Since my use case does not call for consolidating the snapshots I do not risk errors upon consolidating my deltas. When I move back to Snap1 and delete Snap2, all of the delta that resided in Snap2 simply gets deleted.
The storage load is exactly the same, so I should be getting the same IOPS. I understand that some files (mainly system files) will exist on the original VMDK and others (everything after the base) will reside in the delta but I don't see how ESXI would care. All the files are on the same physical datastore so the performance should be equivalent to referencing everything in the original VMDK without snapshots.
Any thoughts? ESXI 5.5 with the data store being RAID'd DAS.
I do not have a vCenter license so templating and cloning is off the table.
RESULTS OF TEST
I got in early today to run some tests. Here's the results. There is a performance penalty but I'm not sure why.
Before Snapshotting:
After Snapshotting:
Solution 1:
Yes, there are performance implications for long-running snapshots. There are even greater implications for consolidating delta VMDKs back to the original disk file. This can cause unresponsiveness in your VM's operating system or other undesirable behavior.

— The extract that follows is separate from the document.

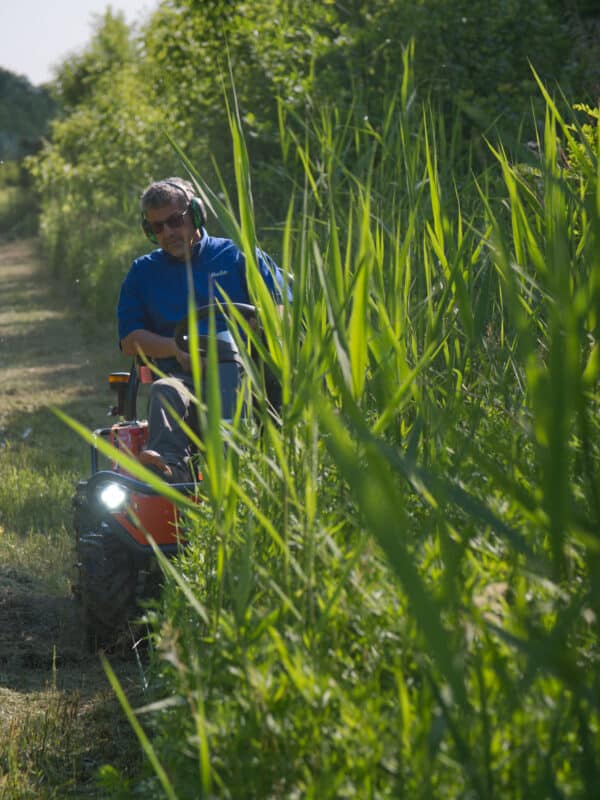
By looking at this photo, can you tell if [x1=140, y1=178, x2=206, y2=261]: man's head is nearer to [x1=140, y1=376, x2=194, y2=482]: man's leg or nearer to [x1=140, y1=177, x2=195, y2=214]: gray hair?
[x1=140, y1=177, x2=195, y2=214]: gray hair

VMware has templating and cloning functionality built into vCenter. You need a $600 vSphere Essentials license to enable this.
You can create a VM to your taste, then clone it to a template. That template can then be used to generate new virtual machines from a "Golden Master" image.
This allows you to have a "clean state" but also create long-running or permanent VMs from that master image. No snapshots needed.
Solution 2:
ewwhite's answer is correct, but just to expand a bit more or the performance penalty, consider the following scenario:
You create a VM. A virtual read from the vmdk takes one physical disk read of the same size. Fairly straightforward.
Now imagine you take a snapshot of the VM. Now, for every virtual read, you're going to incur 2 physical reads, one from the base vmdk and one from the delta vmdk, because you need information from both to get the current state. You're now at twice the physical disk reads.
For two snapshots, you're doing three times the reads, and so on. If you have a lot of snapshots, you can see how this can be a fairly significant performance penalty. It doesn't necessarily translate into n-times worse performance (due to caching, sections that haven't been changed, etc.), but it's not a good practice.